> _YOUR INSTRUCTIONS_
Reproduce the data word for word, from the line holding "What distance separates" through the last line, inclusive.

> _DATA_
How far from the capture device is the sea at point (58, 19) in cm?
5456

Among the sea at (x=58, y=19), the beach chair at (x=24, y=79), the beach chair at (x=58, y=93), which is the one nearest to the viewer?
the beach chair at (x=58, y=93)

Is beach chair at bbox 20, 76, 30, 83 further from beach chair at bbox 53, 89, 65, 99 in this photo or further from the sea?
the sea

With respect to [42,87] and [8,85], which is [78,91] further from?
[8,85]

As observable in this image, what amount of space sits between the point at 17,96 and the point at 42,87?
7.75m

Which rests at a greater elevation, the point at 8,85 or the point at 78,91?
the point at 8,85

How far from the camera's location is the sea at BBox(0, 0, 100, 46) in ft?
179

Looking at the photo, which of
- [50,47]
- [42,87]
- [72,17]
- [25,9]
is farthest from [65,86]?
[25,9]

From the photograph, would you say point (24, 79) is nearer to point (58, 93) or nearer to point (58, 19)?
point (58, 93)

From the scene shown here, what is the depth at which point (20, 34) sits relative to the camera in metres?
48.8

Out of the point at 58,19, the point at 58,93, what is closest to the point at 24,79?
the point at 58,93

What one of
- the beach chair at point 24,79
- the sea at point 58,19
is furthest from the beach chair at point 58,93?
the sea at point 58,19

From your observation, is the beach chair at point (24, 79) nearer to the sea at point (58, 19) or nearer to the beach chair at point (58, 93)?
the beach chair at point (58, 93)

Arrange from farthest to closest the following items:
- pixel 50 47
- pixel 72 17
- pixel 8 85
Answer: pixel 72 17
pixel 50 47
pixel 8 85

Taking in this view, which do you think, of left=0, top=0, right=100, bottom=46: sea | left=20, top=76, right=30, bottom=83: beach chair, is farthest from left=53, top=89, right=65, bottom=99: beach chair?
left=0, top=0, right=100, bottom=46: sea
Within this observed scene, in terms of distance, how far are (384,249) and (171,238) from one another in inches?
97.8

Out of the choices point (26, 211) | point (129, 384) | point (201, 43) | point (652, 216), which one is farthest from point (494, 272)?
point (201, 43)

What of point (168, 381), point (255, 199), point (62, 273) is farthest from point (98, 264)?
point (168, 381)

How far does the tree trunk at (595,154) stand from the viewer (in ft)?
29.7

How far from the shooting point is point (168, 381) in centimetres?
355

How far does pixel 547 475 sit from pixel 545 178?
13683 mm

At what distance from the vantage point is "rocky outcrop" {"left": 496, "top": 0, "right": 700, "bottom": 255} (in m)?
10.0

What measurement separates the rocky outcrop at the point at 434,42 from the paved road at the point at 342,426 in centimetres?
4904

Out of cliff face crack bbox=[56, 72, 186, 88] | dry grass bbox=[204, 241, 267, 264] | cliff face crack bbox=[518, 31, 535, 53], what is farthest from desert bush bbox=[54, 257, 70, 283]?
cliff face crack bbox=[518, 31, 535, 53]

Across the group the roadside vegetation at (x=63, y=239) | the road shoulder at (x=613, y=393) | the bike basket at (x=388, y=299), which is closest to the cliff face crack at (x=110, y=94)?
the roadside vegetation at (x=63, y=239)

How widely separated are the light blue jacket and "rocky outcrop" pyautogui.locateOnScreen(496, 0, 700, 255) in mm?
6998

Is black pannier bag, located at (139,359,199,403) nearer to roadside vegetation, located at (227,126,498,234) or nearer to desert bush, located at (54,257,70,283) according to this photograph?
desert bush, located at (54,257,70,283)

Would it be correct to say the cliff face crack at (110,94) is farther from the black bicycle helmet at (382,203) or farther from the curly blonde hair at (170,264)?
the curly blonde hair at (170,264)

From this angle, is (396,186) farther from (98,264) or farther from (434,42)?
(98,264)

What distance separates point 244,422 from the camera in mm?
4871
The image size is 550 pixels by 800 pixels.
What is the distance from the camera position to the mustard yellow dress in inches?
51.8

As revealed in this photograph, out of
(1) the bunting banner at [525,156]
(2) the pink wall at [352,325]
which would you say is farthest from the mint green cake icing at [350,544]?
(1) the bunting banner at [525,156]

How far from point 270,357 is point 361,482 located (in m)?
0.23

> _TASK RESULT_
What distance separates point 244,422 from the camera in mm?
4871
The image size is 550 pixels by 800 pixels.
What is the distance from the camera position to the mustard yellow dress in inches?
51.8

As revealed in this photograph, out of
(1) the bunting banner at [525,156]
(2) the pink wall at [352,325]
which would you say is farthest from the mint green cake icing at [350,544]?
(1) the bunting banner at [525,156]

How far from point 270,357 is point 361,482 located (in m)?
0.23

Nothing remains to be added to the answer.